▶ [Exercise brief]: For every line in the data below that contains "flies", copy the line.

+++++

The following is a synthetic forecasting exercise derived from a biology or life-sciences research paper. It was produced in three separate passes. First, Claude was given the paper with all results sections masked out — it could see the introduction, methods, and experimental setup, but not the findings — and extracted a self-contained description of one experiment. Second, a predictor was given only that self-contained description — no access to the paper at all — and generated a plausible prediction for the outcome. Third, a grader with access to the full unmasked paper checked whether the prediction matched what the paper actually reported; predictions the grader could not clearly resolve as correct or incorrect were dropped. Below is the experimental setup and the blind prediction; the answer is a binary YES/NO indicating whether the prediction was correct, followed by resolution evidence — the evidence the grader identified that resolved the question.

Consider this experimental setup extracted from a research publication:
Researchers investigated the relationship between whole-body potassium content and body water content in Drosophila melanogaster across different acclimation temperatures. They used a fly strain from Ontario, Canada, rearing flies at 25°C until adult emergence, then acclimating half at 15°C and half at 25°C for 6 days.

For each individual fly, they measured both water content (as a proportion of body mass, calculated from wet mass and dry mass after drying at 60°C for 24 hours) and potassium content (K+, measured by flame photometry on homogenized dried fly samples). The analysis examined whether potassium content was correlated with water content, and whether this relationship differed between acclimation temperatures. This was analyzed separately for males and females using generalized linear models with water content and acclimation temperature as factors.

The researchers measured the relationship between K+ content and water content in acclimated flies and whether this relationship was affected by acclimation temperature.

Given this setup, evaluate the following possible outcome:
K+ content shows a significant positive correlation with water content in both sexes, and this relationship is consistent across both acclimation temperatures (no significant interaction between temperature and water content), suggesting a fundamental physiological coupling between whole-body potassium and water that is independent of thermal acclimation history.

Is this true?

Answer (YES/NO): NO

+++++

▶ [Finished task]:
Researchers investigated the relationship between whole-body potassium content and body water content in Drosophila melanogaster across different acclimation temperatures. They used a fly strain from Ontario, Canada, rearing flies at 25°C until adult emergence, then acclimating half at 15°C and half at 25°C for 6 days.
The researchers measured the relationship between K+ content and water content in acclimated flies and whether this relationship was affected by acclimation temperature.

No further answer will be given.